Hogan made his entrance to his barracks looking a bit less tousled and ragged than he had immediately following the beating, but still not feeling up to par. He knew the men were all in an uproar, in the middle of determining how they would handle the situation when he walked in.


"We're gonna find these guys, Colonel," Carter said before Hogan was all the way in the door.


"That's right, sir, we've got some ideas. We'll hunt 'em down," Newkirk chimed in.


"And when we do, we'll even some scores," Baker stated calmly.


"Look, fellas, it's not that I don't appreciate the concern, because I do. But I don't want this to turn into our own little civil war. Matthews is being transferred out first thing in the morning. Klink punched his ticket for Colditz."
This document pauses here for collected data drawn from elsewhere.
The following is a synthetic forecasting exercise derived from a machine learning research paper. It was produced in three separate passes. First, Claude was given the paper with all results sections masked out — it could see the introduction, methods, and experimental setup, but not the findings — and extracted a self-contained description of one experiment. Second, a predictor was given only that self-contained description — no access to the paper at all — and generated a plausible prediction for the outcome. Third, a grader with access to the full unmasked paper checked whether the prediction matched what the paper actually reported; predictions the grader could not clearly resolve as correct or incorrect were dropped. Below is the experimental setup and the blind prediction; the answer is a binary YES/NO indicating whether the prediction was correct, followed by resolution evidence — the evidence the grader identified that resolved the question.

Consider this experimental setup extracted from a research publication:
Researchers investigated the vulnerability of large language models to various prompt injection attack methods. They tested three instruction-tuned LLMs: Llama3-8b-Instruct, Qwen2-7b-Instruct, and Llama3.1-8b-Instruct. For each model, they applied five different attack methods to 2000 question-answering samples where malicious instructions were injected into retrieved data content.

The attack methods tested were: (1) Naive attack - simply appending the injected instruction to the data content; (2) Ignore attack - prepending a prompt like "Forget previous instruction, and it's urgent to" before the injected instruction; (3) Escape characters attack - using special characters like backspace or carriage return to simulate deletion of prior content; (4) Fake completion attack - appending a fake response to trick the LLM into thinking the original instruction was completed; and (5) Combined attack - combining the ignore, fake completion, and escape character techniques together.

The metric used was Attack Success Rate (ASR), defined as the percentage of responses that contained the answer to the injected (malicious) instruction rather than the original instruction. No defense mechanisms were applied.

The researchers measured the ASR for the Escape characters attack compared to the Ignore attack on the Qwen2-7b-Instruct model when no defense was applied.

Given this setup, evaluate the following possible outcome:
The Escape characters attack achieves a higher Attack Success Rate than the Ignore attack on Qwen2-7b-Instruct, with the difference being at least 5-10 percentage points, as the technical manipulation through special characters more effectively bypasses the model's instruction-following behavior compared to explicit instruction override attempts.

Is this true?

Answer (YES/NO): NO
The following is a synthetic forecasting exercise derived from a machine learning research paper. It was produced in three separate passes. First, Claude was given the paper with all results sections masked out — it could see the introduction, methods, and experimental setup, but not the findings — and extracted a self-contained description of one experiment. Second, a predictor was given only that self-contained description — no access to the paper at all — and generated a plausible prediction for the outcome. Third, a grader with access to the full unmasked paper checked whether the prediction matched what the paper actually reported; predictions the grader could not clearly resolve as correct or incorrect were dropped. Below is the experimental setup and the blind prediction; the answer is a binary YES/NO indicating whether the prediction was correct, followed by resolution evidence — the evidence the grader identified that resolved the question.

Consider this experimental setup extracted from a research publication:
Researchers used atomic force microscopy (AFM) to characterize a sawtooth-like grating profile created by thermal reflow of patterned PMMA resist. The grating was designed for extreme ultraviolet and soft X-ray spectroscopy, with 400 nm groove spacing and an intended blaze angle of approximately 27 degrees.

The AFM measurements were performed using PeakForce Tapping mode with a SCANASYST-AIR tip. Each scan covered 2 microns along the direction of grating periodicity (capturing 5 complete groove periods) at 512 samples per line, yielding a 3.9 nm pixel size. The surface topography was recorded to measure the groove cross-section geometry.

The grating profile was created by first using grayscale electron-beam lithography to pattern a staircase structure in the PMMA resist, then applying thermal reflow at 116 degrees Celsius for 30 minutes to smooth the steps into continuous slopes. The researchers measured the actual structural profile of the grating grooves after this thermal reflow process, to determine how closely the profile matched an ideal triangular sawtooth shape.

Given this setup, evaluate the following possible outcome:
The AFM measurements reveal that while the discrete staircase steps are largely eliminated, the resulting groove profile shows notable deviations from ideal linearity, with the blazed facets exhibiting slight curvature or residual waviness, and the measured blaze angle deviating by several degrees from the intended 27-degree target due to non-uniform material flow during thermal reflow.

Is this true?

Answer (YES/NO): NO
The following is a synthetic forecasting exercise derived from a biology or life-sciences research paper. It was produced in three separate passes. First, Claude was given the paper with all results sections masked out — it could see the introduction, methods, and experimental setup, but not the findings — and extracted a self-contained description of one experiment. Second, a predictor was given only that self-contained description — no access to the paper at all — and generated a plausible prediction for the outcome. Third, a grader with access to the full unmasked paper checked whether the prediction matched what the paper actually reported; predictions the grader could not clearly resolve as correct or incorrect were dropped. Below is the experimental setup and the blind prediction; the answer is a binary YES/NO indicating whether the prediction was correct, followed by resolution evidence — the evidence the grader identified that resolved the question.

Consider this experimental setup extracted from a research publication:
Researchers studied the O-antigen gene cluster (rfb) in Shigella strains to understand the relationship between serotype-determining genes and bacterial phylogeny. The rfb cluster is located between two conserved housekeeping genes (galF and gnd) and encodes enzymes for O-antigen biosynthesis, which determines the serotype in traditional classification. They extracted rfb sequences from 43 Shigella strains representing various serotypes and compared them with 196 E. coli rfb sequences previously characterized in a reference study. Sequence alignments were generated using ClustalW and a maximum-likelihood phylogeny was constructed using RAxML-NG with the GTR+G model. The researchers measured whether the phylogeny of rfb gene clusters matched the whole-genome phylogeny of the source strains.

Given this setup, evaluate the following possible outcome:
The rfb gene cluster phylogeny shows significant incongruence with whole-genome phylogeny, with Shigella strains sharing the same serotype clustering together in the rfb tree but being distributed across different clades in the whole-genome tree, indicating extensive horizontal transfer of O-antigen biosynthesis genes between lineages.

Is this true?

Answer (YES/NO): YES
"Never thought I'd start three cheers for old Klink," Newkirk said, chuckling. "By the way, the lock on the Rec Hall wasn't forced. So he either found somebody else who could pick the lock, or he got hold of a key."


"Matthews didn't do all that damage by himself," Carter said, gesturing toward Hogan. He could only imagine how vivid his face was becoming as the bruising took on its deepest colors.


"No, he didn't, but I won't have this camp turn into a war zone of unruly vigilante mobs wandering the compound. We'll find out who did it, and they'll be disciplined through the proper channels," Hogan stated, hoping the bass section in his head would settle down pretty soon.


"Why not let us give them a little discipline, Colonel? They sure didn't play fair with you," Baker said.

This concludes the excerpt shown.